Величина фигур, холстов не оправдывала себя. В них были солнце, широкая манера письма, но фигуры были как-то не построены, расхлябаны, да и живопись была тускла. Вспоминая прошлогодние этюды «Начетчицы», отца и матери, дивные по рисунку и живописи, мы испытывали большое беспокойство за его дальнейшие шаги. Собирались и толковали о нем. Решили поговорить с Репиным, обратив его внимание на Малявина. Щербиновский, я и еще кто-то третий беседовали с ним об этом. Илья Ефимович внимательно выслушал нас и так нам ответил: «Знаете, искусство — трудная штука. Не всем его одолеть. Молодые художники, как малые слепые щенята: брось их в воду — не все выплывут на берег; только самые сильные, а остальные потонут!»

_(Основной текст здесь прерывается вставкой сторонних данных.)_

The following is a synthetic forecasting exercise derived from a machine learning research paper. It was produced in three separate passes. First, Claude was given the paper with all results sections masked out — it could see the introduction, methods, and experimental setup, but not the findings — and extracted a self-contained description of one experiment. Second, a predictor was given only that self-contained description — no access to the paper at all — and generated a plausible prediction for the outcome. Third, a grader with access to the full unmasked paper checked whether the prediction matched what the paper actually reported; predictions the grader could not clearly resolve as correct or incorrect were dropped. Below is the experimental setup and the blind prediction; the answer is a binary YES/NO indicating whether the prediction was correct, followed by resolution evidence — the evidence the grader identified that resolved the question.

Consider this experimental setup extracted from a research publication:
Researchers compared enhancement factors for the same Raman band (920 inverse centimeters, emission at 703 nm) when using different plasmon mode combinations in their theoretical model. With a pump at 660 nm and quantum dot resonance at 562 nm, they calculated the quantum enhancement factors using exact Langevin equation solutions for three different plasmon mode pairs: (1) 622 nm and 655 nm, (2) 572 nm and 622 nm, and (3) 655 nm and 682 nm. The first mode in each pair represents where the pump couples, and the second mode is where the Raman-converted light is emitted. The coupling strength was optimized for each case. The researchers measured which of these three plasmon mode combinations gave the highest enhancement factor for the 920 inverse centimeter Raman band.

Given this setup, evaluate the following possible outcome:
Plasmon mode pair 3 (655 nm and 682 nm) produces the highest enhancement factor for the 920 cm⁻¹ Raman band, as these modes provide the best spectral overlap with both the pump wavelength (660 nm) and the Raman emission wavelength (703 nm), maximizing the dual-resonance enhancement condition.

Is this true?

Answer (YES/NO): NO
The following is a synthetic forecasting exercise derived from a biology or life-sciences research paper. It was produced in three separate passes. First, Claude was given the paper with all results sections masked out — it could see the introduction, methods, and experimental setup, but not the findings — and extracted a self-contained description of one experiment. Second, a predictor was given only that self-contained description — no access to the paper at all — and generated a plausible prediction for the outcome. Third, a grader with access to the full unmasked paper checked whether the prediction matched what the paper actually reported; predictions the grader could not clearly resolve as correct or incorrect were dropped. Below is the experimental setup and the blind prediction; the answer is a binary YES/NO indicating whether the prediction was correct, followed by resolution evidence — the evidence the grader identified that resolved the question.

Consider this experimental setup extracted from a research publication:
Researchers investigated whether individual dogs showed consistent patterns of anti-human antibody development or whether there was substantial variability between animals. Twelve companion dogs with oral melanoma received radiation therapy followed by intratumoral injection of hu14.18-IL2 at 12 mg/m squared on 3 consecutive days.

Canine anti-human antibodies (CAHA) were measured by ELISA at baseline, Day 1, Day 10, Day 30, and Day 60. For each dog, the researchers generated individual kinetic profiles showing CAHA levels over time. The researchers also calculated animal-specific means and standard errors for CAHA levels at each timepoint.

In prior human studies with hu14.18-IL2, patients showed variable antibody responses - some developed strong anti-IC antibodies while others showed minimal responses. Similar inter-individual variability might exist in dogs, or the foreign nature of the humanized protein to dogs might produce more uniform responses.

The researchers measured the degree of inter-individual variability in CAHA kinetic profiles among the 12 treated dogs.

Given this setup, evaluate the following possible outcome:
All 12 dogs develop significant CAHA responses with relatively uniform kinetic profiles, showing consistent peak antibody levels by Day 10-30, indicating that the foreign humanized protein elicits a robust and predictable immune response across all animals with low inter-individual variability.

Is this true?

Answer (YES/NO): NO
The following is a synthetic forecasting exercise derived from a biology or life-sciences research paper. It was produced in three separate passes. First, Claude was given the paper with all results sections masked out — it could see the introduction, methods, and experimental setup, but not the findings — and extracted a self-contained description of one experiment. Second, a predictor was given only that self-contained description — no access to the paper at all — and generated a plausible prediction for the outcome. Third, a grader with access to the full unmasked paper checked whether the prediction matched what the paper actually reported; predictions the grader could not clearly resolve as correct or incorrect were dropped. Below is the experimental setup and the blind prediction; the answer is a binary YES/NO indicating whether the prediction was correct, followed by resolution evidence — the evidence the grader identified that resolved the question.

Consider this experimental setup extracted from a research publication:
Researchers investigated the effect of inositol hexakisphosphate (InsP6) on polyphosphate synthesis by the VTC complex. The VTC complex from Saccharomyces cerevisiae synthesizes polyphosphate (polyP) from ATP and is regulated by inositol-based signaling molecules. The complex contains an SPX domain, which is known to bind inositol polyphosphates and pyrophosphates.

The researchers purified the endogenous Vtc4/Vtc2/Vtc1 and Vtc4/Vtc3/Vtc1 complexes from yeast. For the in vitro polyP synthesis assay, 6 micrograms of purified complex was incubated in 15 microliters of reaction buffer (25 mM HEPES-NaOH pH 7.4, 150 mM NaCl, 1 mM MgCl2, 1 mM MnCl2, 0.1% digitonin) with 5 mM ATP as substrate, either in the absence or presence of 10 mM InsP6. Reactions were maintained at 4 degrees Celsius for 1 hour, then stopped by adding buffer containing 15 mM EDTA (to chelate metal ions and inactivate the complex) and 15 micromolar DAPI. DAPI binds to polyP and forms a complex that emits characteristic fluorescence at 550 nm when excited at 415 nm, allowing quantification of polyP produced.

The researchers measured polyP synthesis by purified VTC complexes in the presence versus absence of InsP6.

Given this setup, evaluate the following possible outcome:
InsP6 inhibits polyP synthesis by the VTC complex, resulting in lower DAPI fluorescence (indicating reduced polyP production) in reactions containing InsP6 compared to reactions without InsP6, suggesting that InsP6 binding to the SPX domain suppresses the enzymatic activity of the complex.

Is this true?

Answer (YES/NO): NO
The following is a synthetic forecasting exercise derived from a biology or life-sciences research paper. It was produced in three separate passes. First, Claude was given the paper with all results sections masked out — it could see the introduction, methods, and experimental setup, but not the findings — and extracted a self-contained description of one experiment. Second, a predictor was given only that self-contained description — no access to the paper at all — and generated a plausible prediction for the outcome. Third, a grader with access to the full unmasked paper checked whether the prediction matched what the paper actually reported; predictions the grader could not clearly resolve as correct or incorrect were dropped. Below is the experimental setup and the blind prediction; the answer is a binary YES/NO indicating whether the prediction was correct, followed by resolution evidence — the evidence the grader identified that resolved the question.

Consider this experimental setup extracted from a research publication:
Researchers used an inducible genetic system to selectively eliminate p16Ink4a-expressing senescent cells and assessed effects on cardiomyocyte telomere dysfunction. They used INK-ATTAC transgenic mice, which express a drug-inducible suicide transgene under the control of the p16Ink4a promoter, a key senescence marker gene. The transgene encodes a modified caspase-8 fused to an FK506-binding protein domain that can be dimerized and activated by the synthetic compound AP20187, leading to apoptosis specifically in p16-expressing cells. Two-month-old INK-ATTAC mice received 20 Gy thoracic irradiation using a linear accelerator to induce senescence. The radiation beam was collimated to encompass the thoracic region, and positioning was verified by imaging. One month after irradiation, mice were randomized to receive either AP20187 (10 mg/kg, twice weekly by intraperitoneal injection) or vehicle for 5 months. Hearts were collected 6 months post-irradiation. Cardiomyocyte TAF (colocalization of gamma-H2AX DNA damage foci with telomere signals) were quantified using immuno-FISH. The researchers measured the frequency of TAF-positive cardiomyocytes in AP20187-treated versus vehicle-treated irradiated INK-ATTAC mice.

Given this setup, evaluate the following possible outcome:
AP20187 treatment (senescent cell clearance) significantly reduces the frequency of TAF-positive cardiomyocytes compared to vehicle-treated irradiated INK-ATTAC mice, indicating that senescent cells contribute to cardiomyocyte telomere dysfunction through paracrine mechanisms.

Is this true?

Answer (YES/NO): NO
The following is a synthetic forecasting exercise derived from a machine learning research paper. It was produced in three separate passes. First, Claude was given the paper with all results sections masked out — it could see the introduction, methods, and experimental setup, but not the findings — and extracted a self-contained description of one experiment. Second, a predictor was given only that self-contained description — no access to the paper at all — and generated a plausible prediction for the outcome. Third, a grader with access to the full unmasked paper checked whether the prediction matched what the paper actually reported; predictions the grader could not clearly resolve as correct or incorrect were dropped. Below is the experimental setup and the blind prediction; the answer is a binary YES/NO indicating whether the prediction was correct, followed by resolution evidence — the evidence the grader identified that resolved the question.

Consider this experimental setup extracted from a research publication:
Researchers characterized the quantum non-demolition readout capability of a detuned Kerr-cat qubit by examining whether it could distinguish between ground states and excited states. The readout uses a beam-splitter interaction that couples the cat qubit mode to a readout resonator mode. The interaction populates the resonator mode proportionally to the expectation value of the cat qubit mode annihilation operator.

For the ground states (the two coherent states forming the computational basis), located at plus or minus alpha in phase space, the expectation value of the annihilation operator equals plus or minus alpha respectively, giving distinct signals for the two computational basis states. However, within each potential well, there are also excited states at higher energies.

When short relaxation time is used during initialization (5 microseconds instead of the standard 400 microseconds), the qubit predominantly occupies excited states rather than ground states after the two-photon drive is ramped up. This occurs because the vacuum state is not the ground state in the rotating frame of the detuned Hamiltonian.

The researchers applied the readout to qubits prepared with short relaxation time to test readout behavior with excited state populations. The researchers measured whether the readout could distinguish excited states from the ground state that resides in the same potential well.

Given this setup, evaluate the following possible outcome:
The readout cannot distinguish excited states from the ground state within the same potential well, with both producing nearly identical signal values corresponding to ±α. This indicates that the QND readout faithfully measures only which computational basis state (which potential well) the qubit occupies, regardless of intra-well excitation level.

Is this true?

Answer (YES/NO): YES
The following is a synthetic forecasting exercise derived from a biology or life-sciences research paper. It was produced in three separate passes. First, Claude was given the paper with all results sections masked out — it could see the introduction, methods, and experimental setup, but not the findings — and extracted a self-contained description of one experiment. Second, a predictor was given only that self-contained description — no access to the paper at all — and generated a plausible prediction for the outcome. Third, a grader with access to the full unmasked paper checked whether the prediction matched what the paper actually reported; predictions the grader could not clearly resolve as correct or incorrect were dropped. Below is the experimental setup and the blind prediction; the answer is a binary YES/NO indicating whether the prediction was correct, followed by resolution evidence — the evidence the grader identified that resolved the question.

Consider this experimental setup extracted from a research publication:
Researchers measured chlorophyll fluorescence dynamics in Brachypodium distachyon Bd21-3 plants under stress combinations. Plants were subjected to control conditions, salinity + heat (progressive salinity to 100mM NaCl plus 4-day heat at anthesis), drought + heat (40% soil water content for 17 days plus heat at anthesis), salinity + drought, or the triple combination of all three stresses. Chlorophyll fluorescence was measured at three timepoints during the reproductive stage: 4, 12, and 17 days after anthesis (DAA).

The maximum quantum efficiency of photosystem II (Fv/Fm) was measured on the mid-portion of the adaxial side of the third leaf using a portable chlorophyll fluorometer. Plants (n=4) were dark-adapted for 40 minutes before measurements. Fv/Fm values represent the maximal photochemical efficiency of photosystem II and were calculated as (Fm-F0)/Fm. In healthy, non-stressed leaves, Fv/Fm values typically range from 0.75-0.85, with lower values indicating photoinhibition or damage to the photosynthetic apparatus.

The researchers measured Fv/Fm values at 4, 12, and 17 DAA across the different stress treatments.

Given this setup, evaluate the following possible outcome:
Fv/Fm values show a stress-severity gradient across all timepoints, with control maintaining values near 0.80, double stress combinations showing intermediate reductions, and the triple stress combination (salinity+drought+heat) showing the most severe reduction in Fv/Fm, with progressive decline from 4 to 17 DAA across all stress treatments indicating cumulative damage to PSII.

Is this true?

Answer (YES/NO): NO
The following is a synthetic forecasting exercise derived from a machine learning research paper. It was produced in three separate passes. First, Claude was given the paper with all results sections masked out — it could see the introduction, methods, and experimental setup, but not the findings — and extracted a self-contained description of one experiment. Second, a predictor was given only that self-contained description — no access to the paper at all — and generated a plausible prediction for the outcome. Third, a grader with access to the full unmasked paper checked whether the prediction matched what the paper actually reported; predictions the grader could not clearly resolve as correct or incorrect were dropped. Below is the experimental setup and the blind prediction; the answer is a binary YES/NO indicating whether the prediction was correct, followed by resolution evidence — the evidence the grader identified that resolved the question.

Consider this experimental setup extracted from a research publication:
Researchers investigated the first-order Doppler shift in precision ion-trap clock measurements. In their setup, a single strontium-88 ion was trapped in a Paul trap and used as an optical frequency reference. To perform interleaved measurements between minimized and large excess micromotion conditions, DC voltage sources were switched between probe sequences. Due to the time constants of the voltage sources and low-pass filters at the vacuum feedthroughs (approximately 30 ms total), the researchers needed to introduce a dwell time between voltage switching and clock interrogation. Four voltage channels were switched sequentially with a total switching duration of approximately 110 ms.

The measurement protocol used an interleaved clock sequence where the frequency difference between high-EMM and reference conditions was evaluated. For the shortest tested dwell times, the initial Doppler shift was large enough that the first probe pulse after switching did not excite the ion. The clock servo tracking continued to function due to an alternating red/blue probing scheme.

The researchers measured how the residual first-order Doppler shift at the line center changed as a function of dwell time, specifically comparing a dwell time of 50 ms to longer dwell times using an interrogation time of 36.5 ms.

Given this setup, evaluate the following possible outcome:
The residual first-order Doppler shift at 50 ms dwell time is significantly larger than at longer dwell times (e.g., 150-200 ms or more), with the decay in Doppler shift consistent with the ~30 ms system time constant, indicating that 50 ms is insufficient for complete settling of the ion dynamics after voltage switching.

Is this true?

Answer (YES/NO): YES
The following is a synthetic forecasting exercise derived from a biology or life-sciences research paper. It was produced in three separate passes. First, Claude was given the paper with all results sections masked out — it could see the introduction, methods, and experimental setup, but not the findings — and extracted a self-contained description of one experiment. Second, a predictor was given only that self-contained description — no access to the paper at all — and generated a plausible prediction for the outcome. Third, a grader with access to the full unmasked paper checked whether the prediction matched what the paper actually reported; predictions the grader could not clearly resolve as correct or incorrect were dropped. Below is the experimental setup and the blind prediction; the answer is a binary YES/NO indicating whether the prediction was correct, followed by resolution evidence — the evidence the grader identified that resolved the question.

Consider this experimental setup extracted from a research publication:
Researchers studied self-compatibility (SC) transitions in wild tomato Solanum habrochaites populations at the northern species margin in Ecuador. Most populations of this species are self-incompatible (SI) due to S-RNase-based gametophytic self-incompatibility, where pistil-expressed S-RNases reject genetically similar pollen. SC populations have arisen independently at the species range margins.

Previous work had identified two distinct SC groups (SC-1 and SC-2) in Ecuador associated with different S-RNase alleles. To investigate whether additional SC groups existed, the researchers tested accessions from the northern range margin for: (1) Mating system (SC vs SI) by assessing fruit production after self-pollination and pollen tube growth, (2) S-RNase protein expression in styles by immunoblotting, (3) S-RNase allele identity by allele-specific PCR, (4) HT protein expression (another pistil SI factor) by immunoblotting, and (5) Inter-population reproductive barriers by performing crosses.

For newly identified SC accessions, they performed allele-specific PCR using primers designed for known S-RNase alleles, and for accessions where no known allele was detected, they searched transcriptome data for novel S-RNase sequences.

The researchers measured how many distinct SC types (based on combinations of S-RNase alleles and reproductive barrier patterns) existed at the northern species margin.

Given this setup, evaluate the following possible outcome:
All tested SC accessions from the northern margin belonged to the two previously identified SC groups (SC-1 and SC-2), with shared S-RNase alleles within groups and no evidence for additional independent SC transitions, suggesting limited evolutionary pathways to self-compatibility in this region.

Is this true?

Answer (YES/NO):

И это все. Таков был ответ на наше беспокойство, и о ком? О Малявине. Сам ли выплыл Малявин или помог ему Репин, я не знаю. В этот год (1897/98) мы реже видались с ним. Он как-то внутренне переменился…

«…B последнее время Соня и я махнули рукой на Малявина: ничего с ним поделать нельзя, все-таки в нем всегда будет отсутствовать культура. И я начинаю убеждаться, что в тридцать лет человеку поздно развиваться умственно и нравственно. <…> Ничего не хочет читать, не развивает свой язык, понятия, не готовит уроков для Сони (ведь она с ним занимается французским языком), вообще культура от него отскакивает, как горох от стены, и я считаю потерянным то время, которое мы тратим на него. А ведь какой умный и талантливый! И совсем без образования. А главное, нет охоты ни к чему отвлеченному, ни к чему, что не живопись.